--- Data to use Enclosed Below ---
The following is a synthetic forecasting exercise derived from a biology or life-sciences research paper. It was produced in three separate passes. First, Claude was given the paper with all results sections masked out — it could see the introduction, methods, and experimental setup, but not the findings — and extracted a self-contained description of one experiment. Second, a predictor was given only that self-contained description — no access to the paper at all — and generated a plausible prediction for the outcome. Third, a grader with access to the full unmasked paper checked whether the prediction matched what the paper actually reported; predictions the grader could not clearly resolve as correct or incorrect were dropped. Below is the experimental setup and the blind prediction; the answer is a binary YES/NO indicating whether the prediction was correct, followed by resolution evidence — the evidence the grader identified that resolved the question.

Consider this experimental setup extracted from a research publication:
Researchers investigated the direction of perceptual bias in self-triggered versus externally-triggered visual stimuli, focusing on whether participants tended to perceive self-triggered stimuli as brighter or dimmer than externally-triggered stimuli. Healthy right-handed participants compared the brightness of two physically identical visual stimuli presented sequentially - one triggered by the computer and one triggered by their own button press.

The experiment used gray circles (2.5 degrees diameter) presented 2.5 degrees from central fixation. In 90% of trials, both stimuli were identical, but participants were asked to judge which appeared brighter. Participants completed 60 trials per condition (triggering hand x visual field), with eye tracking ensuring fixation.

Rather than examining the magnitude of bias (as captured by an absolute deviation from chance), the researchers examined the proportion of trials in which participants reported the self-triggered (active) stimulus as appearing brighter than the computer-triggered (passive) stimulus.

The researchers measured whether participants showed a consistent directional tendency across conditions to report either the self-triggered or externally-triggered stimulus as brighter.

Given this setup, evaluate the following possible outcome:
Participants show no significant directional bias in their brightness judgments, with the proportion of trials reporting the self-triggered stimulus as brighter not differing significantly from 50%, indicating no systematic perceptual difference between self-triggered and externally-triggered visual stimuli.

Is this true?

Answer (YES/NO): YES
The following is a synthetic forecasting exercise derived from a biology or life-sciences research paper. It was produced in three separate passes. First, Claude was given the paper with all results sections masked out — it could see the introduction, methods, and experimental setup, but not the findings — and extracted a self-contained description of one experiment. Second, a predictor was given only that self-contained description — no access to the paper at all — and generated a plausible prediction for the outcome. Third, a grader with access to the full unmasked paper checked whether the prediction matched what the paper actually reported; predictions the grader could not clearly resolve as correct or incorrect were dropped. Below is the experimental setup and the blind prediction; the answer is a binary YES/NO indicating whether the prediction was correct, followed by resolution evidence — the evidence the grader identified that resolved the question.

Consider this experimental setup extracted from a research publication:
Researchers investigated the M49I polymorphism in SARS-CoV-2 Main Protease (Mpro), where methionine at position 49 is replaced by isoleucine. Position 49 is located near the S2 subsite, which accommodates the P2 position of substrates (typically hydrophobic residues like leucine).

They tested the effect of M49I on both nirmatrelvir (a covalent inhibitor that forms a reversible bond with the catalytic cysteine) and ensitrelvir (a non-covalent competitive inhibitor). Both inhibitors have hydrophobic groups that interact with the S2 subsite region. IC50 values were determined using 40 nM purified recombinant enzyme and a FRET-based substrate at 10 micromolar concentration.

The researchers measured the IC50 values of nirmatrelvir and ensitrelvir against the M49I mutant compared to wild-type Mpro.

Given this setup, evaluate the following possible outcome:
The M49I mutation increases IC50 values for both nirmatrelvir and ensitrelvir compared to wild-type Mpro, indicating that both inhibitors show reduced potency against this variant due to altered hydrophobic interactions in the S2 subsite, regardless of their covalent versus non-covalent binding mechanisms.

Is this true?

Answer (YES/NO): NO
--- End of Enclosed Data to use ---
--- Data to use Enclosed Below ---
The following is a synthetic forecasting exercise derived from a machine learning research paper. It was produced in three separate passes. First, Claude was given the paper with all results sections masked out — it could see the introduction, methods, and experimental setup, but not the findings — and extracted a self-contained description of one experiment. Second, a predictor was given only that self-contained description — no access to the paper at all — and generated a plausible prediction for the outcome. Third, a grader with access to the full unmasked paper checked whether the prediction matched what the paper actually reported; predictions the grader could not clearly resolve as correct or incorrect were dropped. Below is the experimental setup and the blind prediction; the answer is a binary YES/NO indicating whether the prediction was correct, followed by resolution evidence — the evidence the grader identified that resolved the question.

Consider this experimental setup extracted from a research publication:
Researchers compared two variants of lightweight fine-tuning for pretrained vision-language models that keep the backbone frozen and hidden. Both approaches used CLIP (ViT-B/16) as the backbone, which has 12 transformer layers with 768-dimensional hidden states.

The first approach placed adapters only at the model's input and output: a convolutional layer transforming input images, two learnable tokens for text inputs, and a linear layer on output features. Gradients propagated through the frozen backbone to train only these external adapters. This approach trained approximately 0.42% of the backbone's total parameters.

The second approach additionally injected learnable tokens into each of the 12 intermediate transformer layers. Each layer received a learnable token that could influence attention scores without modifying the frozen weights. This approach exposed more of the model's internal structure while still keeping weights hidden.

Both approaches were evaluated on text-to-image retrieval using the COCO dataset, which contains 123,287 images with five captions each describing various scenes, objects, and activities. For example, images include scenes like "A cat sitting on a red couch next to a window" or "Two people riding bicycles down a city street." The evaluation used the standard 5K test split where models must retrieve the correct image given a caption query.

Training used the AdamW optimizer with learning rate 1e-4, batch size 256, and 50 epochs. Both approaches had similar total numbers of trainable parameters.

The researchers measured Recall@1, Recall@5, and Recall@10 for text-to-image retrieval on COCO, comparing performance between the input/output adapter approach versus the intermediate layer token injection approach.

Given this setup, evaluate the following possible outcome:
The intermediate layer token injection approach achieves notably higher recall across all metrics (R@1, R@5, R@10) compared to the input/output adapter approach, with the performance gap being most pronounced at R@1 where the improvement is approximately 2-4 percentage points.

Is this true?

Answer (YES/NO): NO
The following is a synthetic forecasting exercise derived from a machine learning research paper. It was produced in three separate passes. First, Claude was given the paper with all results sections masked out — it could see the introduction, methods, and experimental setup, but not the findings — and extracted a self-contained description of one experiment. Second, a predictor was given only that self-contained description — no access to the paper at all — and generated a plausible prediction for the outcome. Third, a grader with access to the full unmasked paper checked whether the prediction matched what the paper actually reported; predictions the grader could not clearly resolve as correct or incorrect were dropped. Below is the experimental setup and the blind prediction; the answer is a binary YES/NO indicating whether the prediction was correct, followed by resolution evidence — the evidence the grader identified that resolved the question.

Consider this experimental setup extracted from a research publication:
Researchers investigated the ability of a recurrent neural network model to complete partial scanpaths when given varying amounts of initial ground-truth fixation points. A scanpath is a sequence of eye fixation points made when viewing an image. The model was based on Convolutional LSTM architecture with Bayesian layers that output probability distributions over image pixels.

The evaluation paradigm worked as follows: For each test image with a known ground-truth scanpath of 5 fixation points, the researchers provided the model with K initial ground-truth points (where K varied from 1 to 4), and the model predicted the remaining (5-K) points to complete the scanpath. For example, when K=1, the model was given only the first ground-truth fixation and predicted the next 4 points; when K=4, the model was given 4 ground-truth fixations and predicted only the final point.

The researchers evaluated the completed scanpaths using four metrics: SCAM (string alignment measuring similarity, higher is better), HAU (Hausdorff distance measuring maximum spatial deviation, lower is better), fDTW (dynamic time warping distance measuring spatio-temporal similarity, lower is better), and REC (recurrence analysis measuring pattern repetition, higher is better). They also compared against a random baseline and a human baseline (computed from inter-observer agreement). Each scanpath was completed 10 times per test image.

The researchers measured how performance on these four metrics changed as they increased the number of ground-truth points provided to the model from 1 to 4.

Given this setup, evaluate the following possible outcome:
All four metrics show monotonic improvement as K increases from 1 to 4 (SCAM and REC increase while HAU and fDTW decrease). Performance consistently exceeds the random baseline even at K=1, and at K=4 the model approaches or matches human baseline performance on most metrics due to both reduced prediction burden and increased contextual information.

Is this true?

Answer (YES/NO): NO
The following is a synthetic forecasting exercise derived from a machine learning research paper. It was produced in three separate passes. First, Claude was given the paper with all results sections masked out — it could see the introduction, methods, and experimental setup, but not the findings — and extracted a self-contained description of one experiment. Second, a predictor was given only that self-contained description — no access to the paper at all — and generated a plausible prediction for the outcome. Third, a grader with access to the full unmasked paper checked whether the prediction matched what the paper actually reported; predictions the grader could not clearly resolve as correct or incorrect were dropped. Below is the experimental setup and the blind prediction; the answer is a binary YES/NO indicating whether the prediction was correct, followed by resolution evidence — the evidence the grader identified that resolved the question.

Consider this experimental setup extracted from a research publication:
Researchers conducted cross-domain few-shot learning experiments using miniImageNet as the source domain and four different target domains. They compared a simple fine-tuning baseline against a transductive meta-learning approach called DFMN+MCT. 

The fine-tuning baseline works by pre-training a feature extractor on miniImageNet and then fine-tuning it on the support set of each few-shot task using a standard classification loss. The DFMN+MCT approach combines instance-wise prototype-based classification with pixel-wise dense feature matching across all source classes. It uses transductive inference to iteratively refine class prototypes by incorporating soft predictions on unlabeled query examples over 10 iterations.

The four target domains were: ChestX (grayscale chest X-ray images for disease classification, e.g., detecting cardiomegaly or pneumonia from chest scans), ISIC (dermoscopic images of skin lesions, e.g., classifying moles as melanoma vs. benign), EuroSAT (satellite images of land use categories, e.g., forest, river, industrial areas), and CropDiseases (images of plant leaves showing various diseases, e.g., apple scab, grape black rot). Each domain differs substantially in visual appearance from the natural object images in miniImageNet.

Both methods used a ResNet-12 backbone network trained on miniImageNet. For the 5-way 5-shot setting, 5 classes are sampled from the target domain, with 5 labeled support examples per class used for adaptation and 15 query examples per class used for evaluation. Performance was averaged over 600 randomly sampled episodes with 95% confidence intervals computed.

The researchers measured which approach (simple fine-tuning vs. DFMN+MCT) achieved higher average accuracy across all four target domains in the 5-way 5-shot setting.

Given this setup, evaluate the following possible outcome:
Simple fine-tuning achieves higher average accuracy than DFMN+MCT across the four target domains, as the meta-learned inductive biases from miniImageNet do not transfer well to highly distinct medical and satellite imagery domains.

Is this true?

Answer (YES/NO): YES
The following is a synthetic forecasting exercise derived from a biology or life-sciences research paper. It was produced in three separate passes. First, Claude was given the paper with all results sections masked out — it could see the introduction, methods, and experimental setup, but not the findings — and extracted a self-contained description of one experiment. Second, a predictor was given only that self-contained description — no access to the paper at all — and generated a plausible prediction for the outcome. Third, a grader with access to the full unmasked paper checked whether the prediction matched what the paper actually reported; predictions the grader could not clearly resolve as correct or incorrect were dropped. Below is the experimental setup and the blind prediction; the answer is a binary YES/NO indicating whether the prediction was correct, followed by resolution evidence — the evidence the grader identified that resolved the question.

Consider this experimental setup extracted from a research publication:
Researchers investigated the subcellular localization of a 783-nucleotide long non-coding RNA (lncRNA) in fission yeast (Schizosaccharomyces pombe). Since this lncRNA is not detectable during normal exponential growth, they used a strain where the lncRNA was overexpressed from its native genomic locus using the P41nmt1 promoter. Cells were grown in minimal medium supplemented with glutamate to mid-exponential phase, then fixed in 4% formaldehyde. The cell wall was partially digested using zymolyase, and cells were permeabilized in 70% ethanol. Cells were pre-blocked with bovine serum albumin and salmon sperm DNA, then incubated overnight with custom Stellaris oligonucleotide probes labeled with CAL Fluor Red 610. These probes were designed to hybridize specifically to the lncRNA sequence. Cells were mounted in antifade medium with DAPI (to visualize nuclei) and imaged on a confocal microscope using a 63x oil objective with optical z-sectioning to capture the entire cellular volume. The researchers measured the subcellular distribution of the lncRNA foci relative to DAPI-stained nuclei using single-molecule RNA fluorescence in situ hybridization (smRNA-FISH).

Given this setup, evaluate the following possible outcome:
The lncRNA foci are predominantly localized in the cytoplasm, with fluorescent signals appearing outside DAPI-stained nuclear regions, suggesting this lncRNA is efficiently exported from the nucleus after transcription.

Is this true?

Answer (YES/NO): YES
--- End of Enclosed Data to use ---
■ Task requirements
In the entries, find every line holding "while" and copy it.

■ Solution below
The second approach additionally injected learnable tokens into each of the 12 intermediate transformer layers. Each layer received a learnable token that could influence attention scores without modifying the frozen weights. This approach exposed more of the model's internal structure while still keeping weights hidden.
All four metrics show monotonic improvement as K increases from 1 to 4 (SCAM and REC increase while HAU and fDTW decrease). Performance consistently exceeds the random baseline even at K=1, and at K=4 the model approaches or matches human baseline performance on most metrics due to both reduced prediction burden and increased contextual information.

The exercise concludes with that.